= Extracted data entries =
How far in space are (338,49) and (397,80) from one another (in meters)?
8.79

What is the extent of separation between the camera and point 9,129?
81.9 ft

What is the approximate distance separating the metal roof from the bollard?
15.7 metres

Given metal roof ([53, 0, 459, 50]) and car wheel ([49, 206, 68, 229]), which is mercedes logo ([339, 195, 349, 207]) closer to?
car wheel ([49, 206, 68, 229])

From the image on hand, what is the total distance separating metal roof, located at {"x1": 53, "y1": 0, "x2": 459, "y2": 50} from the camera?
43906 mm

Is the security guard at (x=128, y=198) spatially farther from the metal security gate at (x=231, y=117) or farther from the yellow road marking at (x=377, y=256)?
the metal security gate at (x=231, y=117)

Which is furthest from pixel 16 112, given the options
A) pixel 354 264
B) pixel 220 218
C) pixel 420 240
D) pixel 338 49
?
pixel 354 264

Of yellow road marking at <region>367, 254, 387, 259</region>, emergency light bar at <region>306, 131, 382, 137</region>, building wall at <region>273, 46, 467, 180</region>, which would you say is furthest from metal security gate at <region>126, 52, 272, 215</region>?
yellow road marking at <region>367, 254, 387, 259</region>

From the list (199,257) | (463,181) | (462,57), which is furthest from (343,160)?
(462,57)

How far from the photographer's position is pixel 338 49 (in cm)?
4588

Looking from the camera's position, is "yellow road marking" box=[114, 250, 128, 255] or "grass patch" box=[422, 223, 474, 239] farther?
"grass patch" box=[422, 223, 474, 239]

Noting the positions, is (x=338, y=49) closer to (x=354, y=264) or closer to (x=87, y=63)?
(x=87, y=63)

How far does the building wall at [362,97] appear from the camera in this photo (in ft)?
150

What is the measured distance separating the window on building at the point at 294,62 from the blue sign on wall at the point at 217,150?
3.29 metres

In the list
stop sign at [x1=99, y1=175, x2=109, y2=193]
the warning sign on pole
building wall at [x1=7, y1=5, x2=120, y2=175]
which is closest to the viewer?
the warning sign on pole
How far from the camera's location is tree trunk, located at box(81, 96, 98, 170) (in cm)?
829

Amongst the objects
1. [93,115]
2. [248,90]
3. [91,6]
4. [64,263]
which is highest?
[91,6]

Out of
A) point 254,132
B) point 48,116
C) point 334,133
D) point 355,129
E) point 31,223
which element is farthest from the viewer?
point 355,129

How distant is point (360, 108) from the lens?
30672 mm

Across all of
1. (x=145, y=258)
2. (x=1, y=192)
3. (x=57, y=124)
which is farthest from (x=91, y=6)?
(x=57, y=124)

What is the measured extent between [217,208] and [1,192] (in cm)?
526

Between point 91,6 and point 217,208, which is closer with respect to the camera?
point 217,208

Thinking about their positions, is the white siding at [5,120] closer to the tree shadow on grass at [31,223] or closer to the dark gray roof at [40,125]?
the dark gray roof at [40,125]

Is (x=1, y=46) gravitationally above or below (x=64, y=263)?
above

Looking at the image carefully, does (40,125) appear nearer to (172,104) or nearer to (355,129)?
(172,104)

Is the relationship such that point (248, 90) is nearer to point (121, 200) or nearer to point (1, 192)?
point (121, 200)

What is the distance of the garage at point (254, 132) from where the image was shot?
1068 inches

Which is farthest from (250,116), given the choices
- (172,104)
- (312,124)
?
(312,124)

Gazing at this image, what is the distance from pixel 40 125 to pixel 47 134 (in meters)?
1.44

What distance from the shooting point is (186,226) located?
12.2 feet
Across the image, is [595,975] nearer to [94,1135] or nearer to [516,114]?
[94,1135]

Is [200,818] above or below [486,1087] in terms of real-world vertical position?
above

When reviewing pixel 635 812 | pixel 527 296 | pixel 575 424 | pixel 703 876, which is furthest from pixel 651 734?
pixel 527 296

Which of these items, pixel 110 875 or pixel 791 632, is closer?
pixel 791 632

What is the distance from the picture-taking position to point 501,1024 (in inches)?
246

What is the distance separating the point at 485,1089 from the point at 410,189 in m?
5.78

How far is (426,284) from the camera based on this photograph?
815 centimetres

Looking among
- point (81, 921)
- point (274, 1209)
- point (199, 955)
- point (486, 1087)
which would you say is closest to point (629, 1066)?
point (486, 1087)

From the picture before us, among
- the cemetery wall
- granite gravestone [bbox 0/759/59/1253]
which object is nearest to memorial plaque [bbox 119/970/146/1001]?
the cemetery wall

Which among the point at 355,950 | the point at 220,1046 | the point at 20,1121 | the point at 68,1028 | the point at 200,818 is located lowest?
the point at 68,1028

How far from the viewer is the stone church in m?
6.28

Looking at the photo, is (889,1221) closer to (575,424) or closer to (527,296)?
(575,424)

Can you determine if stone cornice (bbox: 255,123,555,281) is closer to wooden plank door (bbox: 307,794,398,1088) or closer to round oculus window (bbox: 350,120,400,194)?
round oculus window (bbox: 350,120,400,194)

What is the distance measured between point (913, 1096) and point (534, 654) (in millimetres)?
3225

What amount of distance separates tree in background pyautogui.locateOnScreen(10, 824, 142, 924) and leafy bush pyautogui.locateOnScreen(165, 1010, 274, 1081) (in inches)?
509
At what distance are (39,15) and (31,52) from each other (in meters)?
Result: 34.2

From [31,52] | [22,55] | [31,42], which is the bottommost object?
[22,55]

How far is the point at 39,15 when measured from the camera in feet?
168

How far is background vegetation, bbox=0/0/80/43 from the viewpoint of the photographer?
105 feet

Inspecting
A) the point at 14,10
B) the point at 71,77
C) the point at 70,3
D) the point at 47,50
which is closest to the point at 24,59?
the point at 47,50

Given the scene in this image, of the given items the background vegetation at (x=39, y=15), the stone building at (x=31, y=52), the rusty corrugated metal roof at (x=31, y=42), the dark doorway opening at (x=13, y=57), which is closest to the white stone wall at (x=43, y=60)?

= Exercise =
Write out the complete set of records exactly as given.

= Exercise solution =
How far in space are (338,49) and (397,80) from one another (in meters)?
8.79

What is the extent of separation between the camera and point 9,129?
81.9 ft

What is the approximate distance separating the metal roof from the bollard?
15.7 metres

Given metal roof ([53, 0, 459, 50]) and car wheel ([49, 206, 68, 229]), which is mercedes logo ([339, 195, 349, 207]) closer to?
car wheel ([49, 206, 68, 229])

From the image on hand, what is the total distance separating metal roof, located at {"x1": 53, "y1": 0, "x2": 459, "y2": 50} from the camera?
43906 mm

Is the security guard at (x=128, y=198) spatially farther from the metal security gate at (x=231, y=117) or farther from the yellow road marking at (x=377, y=256)?
the metal security gate at (x=231, y=117)

Which is furthest from pixel 16 112, given the options
A) pixel 354 264
B) pixel 220 218
C) pixel 420 240
D) pixel 338 49
?
pixel 354 264

Of yellow road marking at <region>367, 254, 387, 259</region>, emergency light bar at <region>306, 131, 382, 137</region>, building wall at <region>273, 46, 467, 180</region>, which would you say is furthest from metal security gate at <region>126, 52, 272, 215</region>?
yellow road marking at <region>367, 254, 387, 259</region>

From the list (199,257) | (463,181) | (462,57), which is furthest from (343,160)?
(462,57)

How far from the photographer's position is pixel 338 49 (in cm)?
4588

Looking from the camera's position, is "yellow road marking" box=[114, 250, 128, 255] or "grass patch" box=[422, 223, 474, 239] farther?
"grass patch" box=[422, 223, 474, 239]

Noting the positions, is (x=338, y=49) closer to (x=354, y=264) or closer to (x=87, y=63)?
(x=87, y=63)

How far does the building wall at [362,97] appear from the camera in this photo (in ft)?
150

What is the measured distance separating the window on building at the point at 294,62 from the blue sign on wall at the point at 217,150?
3.29 metres

In the list
stop sign at [x1=99, y1=175, x2=109, y2=193]
the warning sign on pole
building wall at [x1=7, y1=5, x2=120, y2=175]
which is closest to the viewer?
the warning sign on pole
How far from the camera's location is tree trunk, located at box(81, 96, 98, 170) (in cm)?
829

Amongst the objects
1. [93,115]
2. [248,90]
3. [91,6]
4. [64,263]
which is highest?
[91,6]

Out of
A) point 254,132
B) point 48,116
C) point 334,133
D) point 355,129
E) point 31,223
which element is farthest from the viewer?
point 355,129

How distant is point (360, 108) from the lens?
30672 mm

Across all of
1. (x=145, y=258)
2. (x=1, y=192)
3. (x=57, y=124)
which is farthest from (x=91, y=6)?
(x=57, y=124)

What is the measured extent between [217,208] and [1,192] (in cm)?
526

Between point 91,6 and point 217,208, which is closer with respect to the camera?
point 217,208

Thinking about their positions, is the white siding at [5,120] closer to the tree shadow on grass at [31,223] or closer to the dark gray roof at [40,125]?
the dark gray roof at [40,125]

Is (x=1, y=46) gravitationally above or below (x=64, y=263)?
above

Looking at the image carefully, does (40,125) appear nearer to (172,104) or nearer to (355,129)?
(172,104)

Is the relationship such that point (248, 90) is nearer to point (121, 200) or nearer to point (1, 192)?
point (121, 200)

What is the distance of the garage at point (254, 132) from where the image was shot?
1068 inches

Which is farthest from (250,116), given the choices
- (172,104)
- (312,124)
?
(312,124)

Gazing at this image, what is the distance from pixel 40 125 to pixel 47 134 (in meters)?
1.44

What distance from the shooting point is (186,226) located?
12.2 feet
Across the image, is [595,975] nearer to [94,1135] or nearer to [516,114]?
[94,1135]

Is [200,818] above or below [486,1087] in terms of real-world vertical position?
above

When reviewing pixel 635 812 | pixel 527 296 | pixel 575 424 | pixel 703 876, which is furthest from pixel 651 734?
pixel 527 296

Which of these items, pixel 110 875 or pixel 791 632, is closer?
pixel 791 632

What is the distance from the picture-taking position to point 501,1024 (in inches)?
246

What is the distance separating the point at 485,1089 from the point at 410,189 in m?
5.78

How far is (426,284) from the camera based on this photograph?
815 centimetres

Looking among
- point (81, 921)
- point (274, 1209)
- point (199, 955)
- point (486, 1087)
which would you say is closest to point (629, 1066)?
point (486, 1087)

From the picture before us, among
- the cemetery wall
- granite gravestone [bbox 0/759/59/1253]
which object is nearest to memorial plaque [bbox 119/970/146/1001]?
the cemetery wall

Which among the point at 355,950 | the point at 220,1046 | the point at 20,1121 | the point at 68,1028 | the point at 200,818 is located lowest?
the point at 68,1028

How far from the viewer is the stone church in m?
6.28

Looking at the photo, is (889,1221) closer to (575,424) or closer to (527,296)?
(575,424)

Can you determine if stone cornice (bbox: 255,123,555,281) is closer to wooden plank door (bbox: 307,794,398,1088) or closer to round oculus window (bbox: 350,120,400,194)?
round oculus window (bbox: 350,120,400,194)

What is the distance measured between point (913, 1096) and point (534, 654) (in millimetres)?
3225

What amount of distance separates tree in background pyautogui.locateOnScreen(10, 824, 142, 924) and leafy bush pyautogui.locateOnScreen(165, 1010, 274, 1081) (in inches)?
509
At what distance are (39,15) and (31,52) from each other (in meters)?
Result: 34.2

From [31,52] | [22,55] | [31,42], which is the bottommost object?
[22,55]

How far is the point at 39,15 when measured from the camera in feet?
168

How far is background vegetation, bbox=0/0/80/43 from the viewpoint of the photographer?
105 feet

Inspecting
A) the point at 14,10
B) the point at 71,77
C) the point at 70,3
D) the point at 47,50
which is closest to the point at 24,59?
the point at 47,50

Given the scene in this image, of the given items the background vegetation at (x=39, y=15), the stone building at (x=31, y=52), the rusty corrugated metal roof at (x=31, y=42), the dark doorway opening at (x=13, y=57), which is closest to the white stone wall at (x=43, y=60)?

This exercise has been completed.